Personalised Medicine

Personalised Medicine
The growing demand for personalised medicine and the increasing simplicity of genetic testing underpins the concept of pharmacogenomics – which gives medical practitioners the power to accurately determine the right drug and dose for the patient, based on their DNA.
Genetic testing and personalised medicine

How it works

Genetic tests available in South Africa now include those as simple as a cheek swab done in the comfort of the patient’s own home – countering the perception that genetic testing is invasive, complicated or excessively expensive.

Experts weigh in

Dr Daniel Meyersfeld, molecular biologist and founder of DNAlysis Biotechnology, suggests extensive research conducted over the past few years supports genotype testing as means of determining patient-specific precision medicine.

“Medicine is no longer ‘one dose fits all’. By analysing DNA, it’s possible to understand how different genotypes affect the metabolism of medication in the body,” explains Meyersfeld. “With these scientific insights, medical practitioners can preemptively optimise medications for their patient and see better results by avoiding a ‘trial-and-error’ approach to drug prescription.”

Mind the (knowledge) gap

Meyersfeld adds there’s a lack of awareness about genetic testing in South Africa – how it’s conducted, and the science behind it.
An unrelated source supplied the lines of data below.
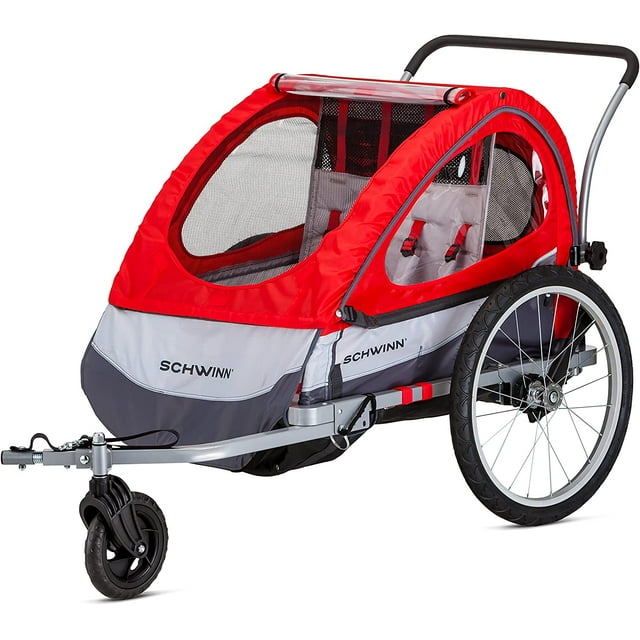 Schwinn Echo, and Trailblazer Child Bike Trailer, Single and Double Baby Carrier, Canopy, inch Wheels Trailblazer - 2 Seat Bike Trailer Red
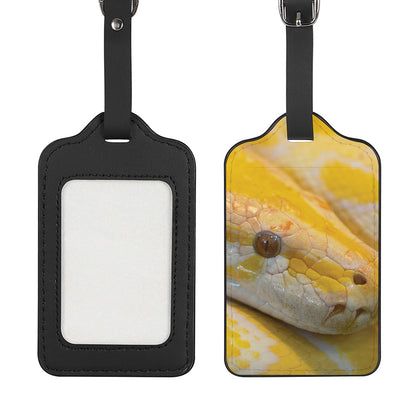 Yellow And White Python Snake Print Luggage Tag
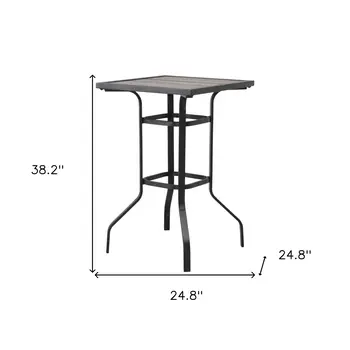 25" Brown And Black Square Metal Outdoor Dining Table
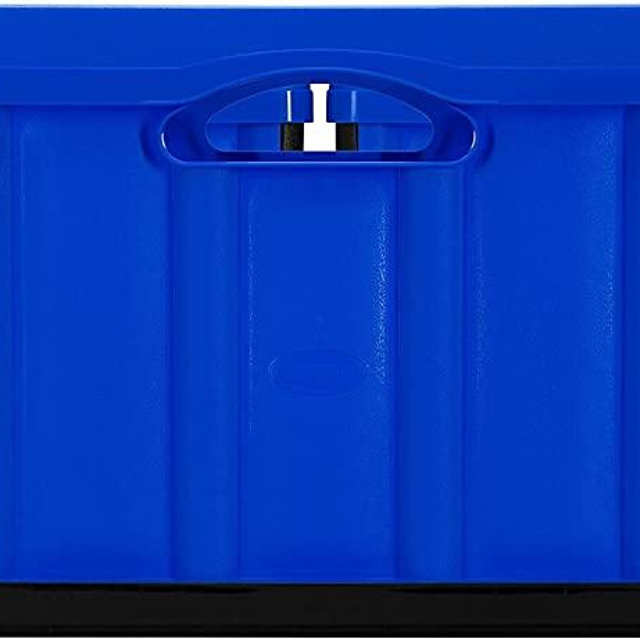 CleverMade 46L Collapsible Storage Bins - Durable Plastic Folding Utility Crates, Solid Wall Stackable Containers for Home & Garage Organization, No Lid, Royal Blue, 3 Pack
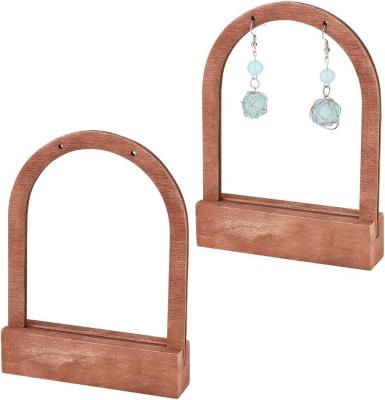 China Custom Order Accepted Wooden Arch Shaped Earring Display Stand with Coconut Base for sale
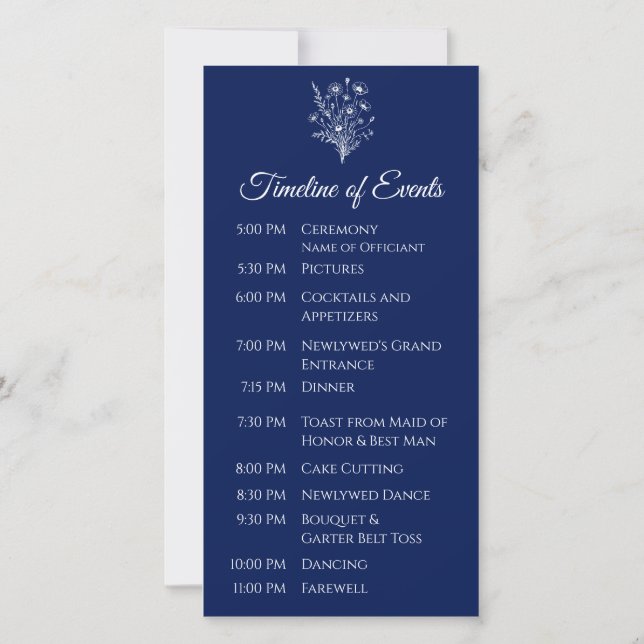 Wildblume Elegance - Hochzeitsprogramm- (Rückseite)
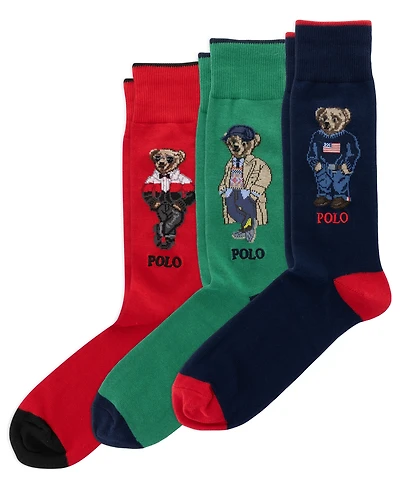 Polo Ralph Lauren Seasonal Bears Polo Bear Cotton-Blend Ribbed-Cuff 3-Piece Sock Set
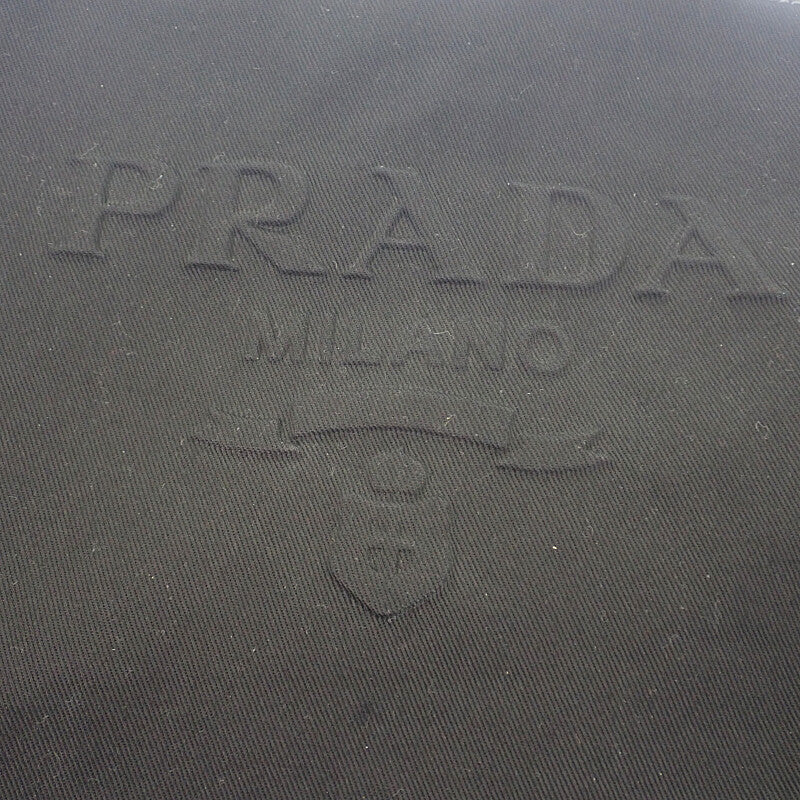 プラダ PRADA ドリル 2VG081 トートバッグ キャンバス ブラック シルバー金具 レディース【中古】【ABランク】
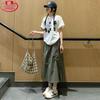 Women's High-Waist Drawstring A-Line Utility Skirt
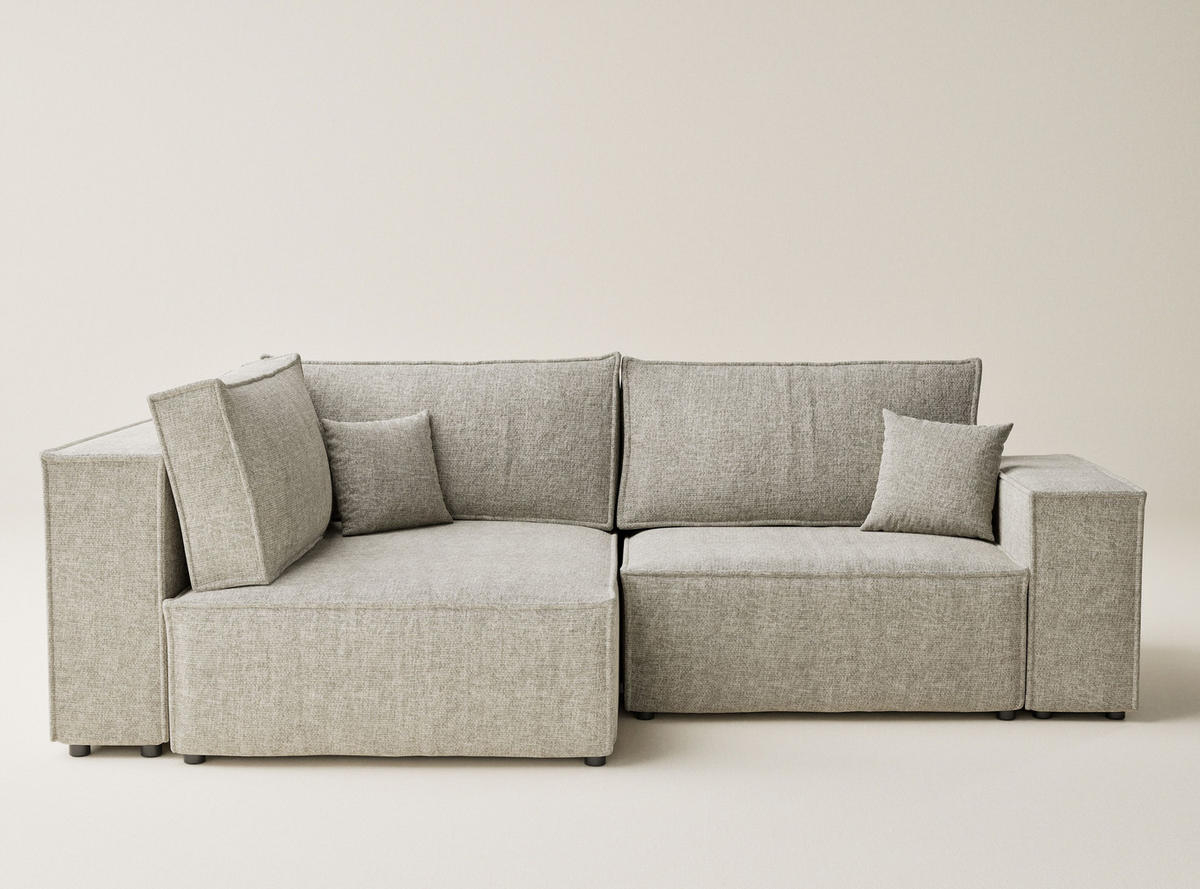 ECKSOFA MIT SCHLAFFUNKTION Tonga Hellbeige Chenille-Stoff - Beige/Schwarz, Holz/Holzwerkstoff (105/225cm) - Maison de Reve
This has prevented many South Africans from exploring genetic testing to enhance their own healthcare.

“In SA, there’s a misconception that genetic testing is hugely expensive and invasive, which simply isn’t the truth. There’s also a fear of genetic information falling into the wrong hands – being used by insurance companies to determine risk, for example,” says Meyersfeld.

Meds to watch

Areas of particular focus for genetic testing and personalised medicine include cardiovascular disease, psychiatry and pain management, as these clusters are frequently prescribed as chronic medications.

Clopidogrel, as an example, is the standard treatment to stop blood clotting, heart attacks or strokes after coronary stent surgery – but studies show 2-14% of the population don’t metabolise the medication adequately, which can leave them vulnerable. Widely used blood-thinner Warfarin is also known to vary in effectiveness from patient to patient, which makes dosing problematic for medical practitioners.

“Currently, drugs are prescribed to meet the needs of the general population – not the individual. Now, we can analyse our DNA to understand how each of us processes medication in the body, and to flag medications with more extreme side effects for individuals. What’s most exciting is that this world-class test is available to the South African public,” says Meyersfeld.

Harnessing healthcare

“We’re in the information age on steroids. There’s nothing we can’t know these days. So why do we know so little about our own DNA? It’s the roadmap for how our bodies work, so it makes sense for individuals – and their trusted medical practitioners – to understand everything about their unique genetics, so they can access more informed, more effective medical treatment,” concludes Meyersfeld.